The only problem with what you said is that Drossin includes Invincibility as one of "his" tracks. According to the 2009 interview
he said he just composed the "Knuckles theme" (S&K Knuckles) and the "Sonic theme" (S&K Title) (as proven by Sega Tunes - Virtual Sonic and ICEKnight's hack of MD Sonic 3D) and, in the 2008 interview
, says that Setsumaru handled the arrangements of the latter theme, including 1-Up (as proven by ICEKnight's hack). So wouldn't Invincibility also be Setsumaru's arrangement?
"I only composed single versions." - Drossin
"The music was composed separately and input for the genesis by someone named Setsu (I think). didn't do any sound efx for Sonic 3." - Drossin
Looking closer, there's one thing that I admit I completely overlooked: Virtual Sonic was recorded in 1993
; it was just released three years later. So all the arrangements (not just Invincibility, 1-Up and All Clear, but also S&K Knuckles and S&K Title) could be Setsumaru's period. At the very least, the fact that those compositions existed before S3's release with the intent to be used in-game (be it S3, S&K, or S3 in the whole sense) should be the reason for Drossin's "Sound Special Thanks" credit in S3. Drossin being a "Music Composer" in S&K and S3&K then should be because those compositions were then implemented/put into place in the game. In actuality, everything he did was originally composed outside the context of the game the music wound up on. No wonder he's so bewildered about this game.
If I ever spoke with Drossin I'd like to know just how much of MD Spinball's music is his. Drossin was the only one from the Institute; Blum and Coburn were from the Multi-Media Studio (different from OUI Multimedia) (credits taken from manual).
Agreed. We've pretty much got all we need/can get from Drossin that made it into the final version, and that's all we should ever really ask of him as Sonic fans. If anything we should continue the chain to Setsumaru. The beta credits from S3&K are an excellent place to start, as the final part (S3 All Clear) was replaced by S&K All Clear (a Setsumaru arrangement), making the former two potentially Setsumaru's as well. Given that, the tracks chosen for the medley could be the versions Setsumaru arranged. Drossin said he did "remixes;" he didn't say they were the "Act 2" versions.

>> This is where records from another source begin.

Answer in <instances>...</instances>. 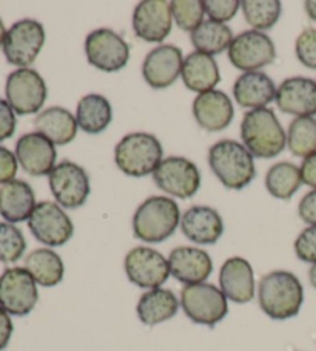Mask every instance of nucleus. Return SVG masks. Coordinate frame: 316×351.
Masks as SVG:
<instances>
[{
  "label": "nucleus",
  "mask_w": 316,
  "mask_h": 351,
  "mask_svg": "<svg viewBox=\"0 0 316 351\" xmlns=\"http://www.w3.org/2000/svg\"><path fill=\"white\" fill-rule=\"evenodd\" d=\"M295 254L301 262L316 263V226H308L295 240Z\"/></svg>",
  "instance_id": "obj_39"
},
{
  "label": "nucleus",
  "mask_w": 316,
  "mask_h": 351,
  "mask_svg": "<svg viewBox=\"0 0 316 351\" xmlns=\"http://www.w3.org/2000/svg\"><path fill=\"white\" fill-rule=\"evenodd\" d=\"M162 144L151 133L135 132L124 136L114 149V161L129 177L153 173L162 162Z\"/></svg>",
  "instance_id": "obj_5"
},
{
  "label": "nucleus",
  "mask_w": 316,
  "mask_h": 351,
  "mask_svg": "<svg viewBox=\"0 0 316 351\" xmlns=\"http://www.w3.org/2000/svg\"><path fill=\"white\" fill-rule=\"evenodd\" d=\"M172 3L166 0H144L133 13V29L139 39L161 44L172 33Z\"/></svg>",
  "instance_id": "obj_16"
},
{
  "label": "nucleus",
  "mask_w": 316,
  "mask_h": 351,
  "mask_svg": "<svg viewBox=\"0 0 316 351\" xmlns=\"http://www.w3.org/2000/svg\"><path fill=\"white\" fill-rule=\"evenodd\" d=\"M298 214L307 225L316 226V189L302 197L300 206H298Z\"/></svg>",
  "instance_id": "obj_42"
},
{
  "label": "nucleus",
  "mask_w": 316,
  "mask_h": 351,
  "mask_svg": "<svg viewBox=\"0 0 316 351\" xmlns=\"http://www.w3.org/2000/svg\"><path fill=\"white\" fill-rule=\"evenodd\" d=\"M241 8V2L238 0H207L204 2L205 14H209L210 21L226 23L232 21Z\"/></svg>",
  "instance_id": "obj_38"
},
{
  "label": "nucleus",
  "mask_w": 316,
  "mask_h": 351,
  "mask_svg": "<svg viewBox=\"0 0 316 351\" xmlns=\"http://www.w3.org/2000/svg\"><path fill=\"white\" fill-rule=\"evenodd\" d=\"M124 268L129 280L144 289L161 288L172 274L168 258L147 246H137L127 254Z\"/></svg>",
  "instance_id": "obj_11"
},
{
  "label": "nucleus",
  "mask_w": 316,
  "mask_h": 351,
  "mask_svg": "<svg viewBox=\"0 0 316 351\" xmlns=\"http://www.w3.org/2000/svg\"><path fill=\"white\" fill-rule=\"evenodd\" d=\"M209 165L218 180L232 191L244 189L256 175L253 155L233 139H221L210 147Z\"/></svg>",
  "instance_id": "obj_4"
},
{
  "label": "nucleus",
  "mask_w": 316,
  "mask_h": 351,
  "mask_svg": "<svg viewBox=\"0 0 316 351\" xmlns=\"http://www.w3.org/2000/svg\"><path fill=\"white\" fill-rule=\"evenodd\" d=\"M287 146L290 152L300 158L316 154V119L313 117L291 121L287 132Z\"/></svg>",
  "instance_id": "obj_33"
},
{
  "label": "nucleus",
  "mask_w": 316,
  "mask_h": 351,
  "mask_svg": "<svg viewBox=\"0 0 316 351\" xmlns=\"http://www.w3.org/2000/svg\"><path fill=\"white\" fill-rule=\"evenodd\" d=\"M181 306L192 322L205 326H215L227 316V298L211 283L185 285L181 291Z\"/></svg>",
  "instance_id": "obj_6"
},
{
  "label": "nucleus",
  "mask_w": 316,
  "mask_h": 351,
  "mask_svg": "<svg viewBox=\"0 0 316 351\" xmlns=\"http://www.w3.org/2000/svg\"><path fill=\"white\" fill-rule=\"evenodd\" d=\"M221 291L235 304H248L254 298V274L252 265L242 257L224 262L220 271Z\"/></svg>",
  "instance_id": "obj_23"
},
{
  "label": "nucleus",
  "mask_w": 316,
  "mask_h": 351,
  "mask_svg": "<svg viewBox=\"0 0 316 351\" xmlns=\"http://www.w3.org/2000/svg\"><path fill=\"white\" fill-rule=\"evenodd\" d=\"M17 125L16 113L8 101L0 98V141H5L14 135Z\"/></svg>",
  "instance_id": "obj_40"
},
{
  "label": "nucleus",
  "mask_w": 316,
  "mask_h": 351,
  "mask_svg": "<svg viewBox=\"0 0 316 351\" xmlns=\"http://www.w3.org/2000/svg\"><path fill=\"white\" fill-rule=\"evenodd\" d=\"M304 7H306V13L310 19L316 22V0H307Z\"/></svg>",
  "instance_id": "obj_45"
},
{
  "label": "nucleus",
  "mask_w": 316,
  "mask_h": 351,
  "mask_svg": "<svg viewBox=\"0 0 316 351\" xmlns=\"http://www.w3.org/2000/svg\"><path fill=\"white\" fill-rule=\"evenodd\" d=\"M25 269L33 276L36 283L44 288H53L62 282L65 266L59 254L50 247H40L25 258Z\"/></svg>",
  "instance_id": "obj_30"
},
{
  "label": "nucleus",
  "mask_w": 316,
  "mask_h": 351,
  "mask_svg": "<svg viewBox=\"0 0 316 351\" xmlns=\"http://www.w3.org/2000/svg\"><path fill=\"white\" fill-rule=\"evenodd\" d=\"M295 51L304 66L316 70V29L307 28L298 36Z\"/></svg>",
  "instance_id": "obj_37"
},
{
  "label": "nucleus",
  "mask_w": 316,
  "mask_h": 351,
  "mask_svg": "<svg viewBox=\"0 0 316 351\" xmlns=\"http://www.w3.org/2000/svg\"><path fill=\"white\" fill-rule=\"evenodd\" d=\"M27 250V241L21 229L11 223L0 221V262L14 263Z\"/></svg>",
  "instance_id": "obj_35"
},
{
  "label": "nucleus",
  "mask_w": 316,
  "mask_h": 351,
  "mask_svg": "<svg viewBox=\"0 0 316 351\" xmlns=\"http://www.w3.org/2000/svg\"><path fill=\"white\" fill-rule=\"evenodd\" d=\"M85 53L88 62L97 70L116 73L129 64L130 47L122 36L108 28L91 32L85 39Z\"/></svg>",
  "instance_id": "obj_8"
},
{
  "label": "nucleus",
  "mask_w": 316,
  "mask_h": 351,
  "mask_svg": "<svg viewBox=\"0 0 316 351\" xmlns=\"http://www.w3.org/2000/svg\"><path fill=\"white\" fill-rule=\"evenodd\" d=\"M28 228L34 239L47 246H64L75 234V225L57 203L42 202L33 210Z\"/></svg>",
  "instance_id": "obj_12"
},
{
  "label": "nucleus",
  "mask_w": 316,
  "mask_h": 351,
  "mask_svg": "<svg viewBox=\"0 0 316 351\" xmlns=\"http://www.w3.org/2000/svg\"><path fill=\"white\" fill-rule=\"evenodd\" d=\"M302 184L301 169L291 162H278L265 175V187L270 195L279 199H290Z\"/></svg>",
  "instance_id": "obj_32"
},
{
  "label": "nucleus",
  "mask_w": 316,
  "mask_h": 351,
  "mask_svg": "<svg viewBox=\"0 0 316 351\" xmlns=\"http://www.w3.org/2000/svg\"><path fill=\"white\" fill-rule=\"evenodd\" d=\"M11 336H13V322H11L10 314L0 306V351L7 348Z\"/></svg>",
  "instance_id": "obj_44"
},
{
  "label": "nucleus",
  "mask_w": 316,
  "mask_h": 351,
  "mask_svg": "<svg viewBox=\"0 0 316 351\" xmlns=\"http://www.w3.org/2000/svg\"><path fill=\"white\" fill-rule=\"evenodd\" d=\"M155 184L178 198H192L200 187L198 166L184 156H168L153 172Z\"/></svg>",
  "instance_id": "obj_15"
},
{
  "label": "nucleus",
  "mask_w": 316,
  "mask_h": 351,
  "mask_svg": "<svg viewBox=\"0 0 316 351\" xmlns=\"http://www.w3.org/2000/svg\"><path fill=\"white\" fill-rule=\"evenodd\" d=\"M241 138L246 149L258 158H275L287 146V136L272 108H256L244 114Z\"/></svg>",
  "instance_id": "obj_2"
},
{
  "label": "nucleus",
  "mask_w": 316,
  "mask_h": 351,
  "mask_svg": "<svg viewBox=\"0 0 316 351\" xmlns=\"http://www.w3.org/2000/svg\"><path fill=\"white\" fill-rule=\"evenodd\" d=\"M259 306L273 320H287L300 313L304 288L290 271H272L261 278L258 287Z\"/></svg>",
  "instance_id": "obj_1"
},
{
  "label": "nucleus",
  "mask_w": 316,
  "mask_h": 351,
  "mask_svg": "<svg viewBox=\"0 0 316 351\" xmlns=\"http://www.w3.org/2000/svg\"><path fill=\"white\" fill-rule=\"evenodd\" d=\"M16 158L23 171L33 177L50 175L56 167L57 152L54 144L38 132L27 133L16 144Z\"/></svg>",
  "instance_id": "obj_18"
},
{
  "label": "nucleus",
  "mask_w": 316,
  "mask_h": 351,
  "mask_svg": "<svg viewBox=\"0 0 316 351\" xmlns=\"http://www.w3.org/2000/svg\"><path fill=\"white\" fill-rule=\"evenodd\" d=\"M241 8L248 25L256 32L270 29L282 13V5L278 0H246L241 2Z\"/></svg>",
  "instance_id": "obj_34"
},
{
  "label": "nucleus",
  "mask_w": 316,
  "mask_h": 351,
  "mask_svg": "<svg viewBox=\"0 0 316 351\" xmlns=\"http://www.w3.org/2000/svg\"><path fill=\"white\" fill-rule=\"evenodd\" d=\"M34 127L36 132L57 146L70 144L77 135V121L64 107H50L39 113L34 119Z\"/></svg>",
  "instance_id": "obj_28"
},
{
  "label": "nucleus",
  "mask_w": 316,
  "mask_h": 351,
  "mask_svg": "<svg viewBox=\"0 0 316 351\" xmlns=\"http://www.w3.org/2000/svg\"><path fill=\"white\" fill-rule=\"evenodd\" d=\"M181 76L185 87L199 95L211 92L221 82L220 66L215 58L199 51H193L184 59Z\"/></svg>",
  "instance_id": "obj_26"
},
{
  "label": "nucleus",
  "mask_w": 316,
  "mask_h": 351,
  "mask_svg": "<svg viewBox=\"0 0 316 351\" xmlns=\"http://www.w3.org/2000/svg\"><path fill=\"white\" fill-rule=\"evenodd\" d=\"M193 117L204 130L221 132L232 124L233 102L221 90L200 93L193 101Z\"/></svg>",
  "instance_id": "obj_21"
},
{
  "label": "nucleus",
  "mask_w": 316,
  "mask_h": 351,
  "mask_svg": "<svg viewBox=\"0 0 316 351\" xmlns=\"http://www.w3.org/2000/svg\"><path fill=\"white\" fill-rule=\"evenodd\" d=\"M39 300L38 283L25 268H8L0 276V306L11 316L23 317Z\"/></svg>",
  "instance_id": "obj_7"
},
{
  "label": "nucleus",
  "mask_w": 316,
  "mask_h": 351,
  "mask_svg": "<svg viewBox=\"0 0 316 351\" xmlns=\"http://www.w3.org/2000/svg\"><path fill=\"white\" fill-rule=\"evenodd\" d=\"M233 42V33L226 23L215 21H204L192 33V44L196 51L204 54H220L224 50H228L230 44Z\"/></svg>",
  "instance_id": "obj_31"
},
{
  "label": "nucleus",
  "mask_w": 316,
  "mask_h": 351,
  "mask_svg": "<svg viewBox=\"0 0 316 351\" xmlns=\"http://www.w3.org/2000/svg\"><path fill=\"white\" fill-rule=\"evenodd\" d=\"M8 104L17 114H33L44 107L47 101V84L33 69H19L10 73L5 86Z\"/></svg>",
  "instance_id": "obj_10"
},
{
  "label": "nucleus",
  "mask_w": 316,
  "mask_h": 351,
  "mask_svg": "<svg viewBox=\"0 0 316 351\" xmlns=\"http://www.w3.org/2000/svg\"><path fill=\"white\" fill-rule=\"evenodd\" d=\"M279 110L298 118L316 114V82L310 77H289L276 90Z\"/></svg>",
  "instance_id": "obj_19"
},
{
  "label": "nucleus",
  "mask_w": 316,
  "mask_h": 351,
  "mask_svg": "<svg viewBox=\"0 0 316 351\" xmlns=\"http://www.w3.org/2000/svg\"><path fill=\"white\" fill-rule=\"evenodd\" d=\"M182 65H184V58H182L181 48L172 44L159 45L145 58L142 76L150 87L162 90L178 81L182 73Z\"/></svg>",
  "instance_id": "obj_17"
},
{
  "label": "nucleus",
  "mask_w": 316,
  "mask_h": 351,
  "mask_svg": "<svg viewBox=\"0 0 316 351\" xmlns=\"http://www.w3.org/2000/svg\"><path fill=\"white\" fill-rule=\"evenodd\" d=\"M5 36H7V29H5V25L2 19H0V47L3 45V40H5Z\"/></svg>",
  "instance_id": "obj_47"
},
{
  "label": "nucleus",
  "mask_w": 316,
  "mask_h": 351,
  "mask_svg": "<svg viewBox=\"0 0 316 351\" xmlns=\"http://www.w3.org/2000/svg\"><path fill=\"white\" fill-rule=\"evenodd\" d=\"M179 225V206L170 197H150L133 215V234L145 243H162Z\"/></svg>",
  "instance_id": "obj_3"
},
{
  "label": "nucleus",
  "mask_w": 316,
  "mask_h": 351,
  "mask_svg": "<svg viewBox=\"0 0 316 351\" xmlns=\"http://www.w3.org/2000/svg\"><path fill=\"white\" fill-rule=\"evenodd\" d=\"M308 280L312 283V287L316 289V263L312 265V268L308 271Z\"/></svg>",
  "instance_id": "obj_46"
},
{
  "label": "nucleus",
  "mask_w": 316,
  "mask_h": 351,
  "mask_svg": "<svg viewBox=\"0 0 316 351\" xmlns=\"http://www.w3.org/2000/svg\"><path fill=\"white\" fill-rule=\"evenodd\" d=\"M45 44V29L40 22L23 19L11 27L3 40V54L11 65L28 69Z\"/></svg>",
  "instance_id": "obj_9"
},
{
  "label": "nucleus",
  "mask_w": 316,
  "mask_h": 351,
  "mask_svg": "<svg viewBox=\"0 0 316 351\" xmlns=\"http://www.w3.org/2000/svg\"><path fill=\"white\" fill-rule=\"evenodd\" d=\"M36 206L34 191L27 181L13 180L0 187V215L11 225L29 220Z\"/></svg>",
  "instance_id": "obj_25"
},
{
  "label": "nucleus",
  "mask_w": 316,
  "mask_h": 351,
  "mask_svg": "<svg viewBox=\"0 0 316 351\" xmlns=\"http://www.w3.org/2000/svg\"><path fill=\"white\" fill-rule=\"evenodd\" d=\"M113 119L111 104L105 96L90 93L79 101L76 110L77 125L90 135H97L110 125Z\"/></svg>",
  "instance_id": "obj_29"
},
{
  "label": "nucleus",
  "mask_w": 316,
  "mask_h": 351,
  "mask_svg": "<svg viewBox=\"0 0 316 351\" xmlns=\"http://www.w3.org/2000/svg\"><path fill=\"white\" fill-rule=\"evenodd\" d=\"M173 21L181 29L193 33L204 21V2L200 0H174L172 2Z\"/></svg>",
  "instance_id": "obj_36"
},
{
  "label": "nucleus",
  "mask_w": 316,
  "mask_h": 351,
  "mask_svg": "<svg viewBox=\"0 0 316 351\" xmlns=\"http://www.w3.org/2000/svg\"><path fill=\"white\" fill-rule=\"evenodd\" d=\"M276 58V48L265 33L250 29L233 38L228 47V59L235 69L244 73L258 71L272 64Z\"/></svg>",
  "instance_id": "obj_14"
},
{
  "label": "nucleus",
  "mask_w": 316,
  "mask_h": 351,
  "mask_svg": "<svg viewBox=\"0 0 316 351\" xmlns=\"http://www.w3.org/2000/svg\"><path fill=\"white\" fill-rule=\"evenodd\" d=\"M181 231L193 243L215 245L222 237L224 223L216 209L192 206L181 217Z\"/></svg>",
  "instance_id": "obj_22"
},
{
  "label": "nucleus",
  "mask_w": 316,
  "mask_h": 351,
  "mask_svg": "<svg viewBox=\"0 0 316 351\" xmlns=\"http://www.w3.org/2000/svg\"><path fill=\"white\" fill-rule=\"evenodd\" d=\"M179 305L178 298L170 289L156 288L148 289L147 293L141 295L136 313L144 325L156 326L174 317L179 310Z\"/></svg>",
  "instance_id": "obj_27"
},
{
  "label": "nucleus",
  "mask_w": 316,
  "mask_h": 351,
  "mask_svg": "<svg viewBox=\"0 0 316 351\" xmlns=\"http://www.w3.org/2000/svg\"><path fill=\"white\" fill-rule=\"evenodd\" d=\"M50 189L60 208L77 209L90 195V178L85 169L76 162L62 161L48 175Z\"/></svg>",
  "instance_id": "obj_13"
},
{
  "label": "nucleus",
  "mask_w": 316,
  "mask_h": 351,
  "mask_svg": "<svg viewBox=\"0 0 316 351\" xmlns=\"http://www.w3.org/2000/svg\"><path fill=\"white\" fill-rule=\"evenodd\" d=\"M300 169H301L302 183H306L307 186L316 189V154L304 158Z\"/></svg>",
  "instance_id": "obj_43"
},
{
  "label": "nucleus",
  "mask_w": 316,
  "mask_h": 351,
  "mask_svg": "<svg viewBox=\"0 0 316 351\" xmlns=\"http://www.w3.org/2000/svg\"><path fill=\"white\" fill-rule=\"evenodd\" d=\"M233 96L241 107L256 110L269 106L276 98V88L269 75L263 71H248L236 80Z\"/></svg>",
  "instance_id": "obj_24"
},
{
  "label": "nucleus",
  "mask_w": 316,
  "mask_h": 351,
  "mask_svg": "<svg viewBox=\"0 0 316 351\" xmlns=\"http://www.w3.org/2000/svg\"><path fill=\"white\" fill-rule=\"evenodd\" d=\"M168 265L172 276L185 285L204 283L213 271L209 254L193 246L174 247L168 256Z\"/></svg>",
  "instance_id": "obj_20"
},
{
  "label": "nucleus",
  "mask_w": 316,
  "mask_h": 351,
  "mask_svg": "<svg viewBox=\"0 0 316 351\" xmlns=\"http://www.w3.org/2000/svg\"><path fill=\"white\" fill-rule=\"evenodd\" d=\"M17 158L10 149L0 146V184L13 181L17 173Z\"/></svg>",
  "instance_id": "obj_41"
}]
</instances>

"That would be Setsu doing the remix." - Drossin
Mario Kart 64's voice sample credits are another good example of crediting only what is new. In the Japanese version, Charles Martinet (NoA) (Mario), Tomoko Maruno (NoJ) (Kinopio/Toad), Asako Kozuki (NoJ) (Peach), Julien Bardakoff (NoE) (Luigi), Thomas Spindler (NoE) (Wario), and John Huraton (NoA?) (Menu Voice) are credited, but the voices of Yoshi, DK and Koopa/Bowser are not because they are based/created from pre-existing sound effects (Yoshi - SMW - Koji Kondo) and voice samples (Koopa/Bowser - SM64 - Isaac Marshall). When Mario Party 1 and 2 were released, not additional voices for Toad, Luigi or Wario were necessary, so Maruno, Bardakoff and Splinder were uncredited (Eriko Ibe did Baby Bowser, not Toad). As for the US version of Mario Kart 64, Martinet replaced Huraton (as well as Bardakoff and Splindler), Leslie Swan replaced Kozuki and Isaac Marshall, despite having done the voice of Bowser (and most likely DK since both were replaced/overwritten around the same time) is only credited because he replaced Maruno as Toad.
In keeping with the forum topic, Buxer is confirmed to have worked with MJ in creating S3's Staff Roll (the basis of Stranger in Moscow) and worked with C. Cirocco Jones
(Scirocco) on the composition and arrangement of a "Level 2" and "Level 3." Combine this with the fact that Buxer's usual role when involved with MJ was arrangement (ex. HIStory album) and it can be assumed that Buxer was the one who did the majority of the production work (MJ was more-or-less a coordinator). He is listed first on the list after all.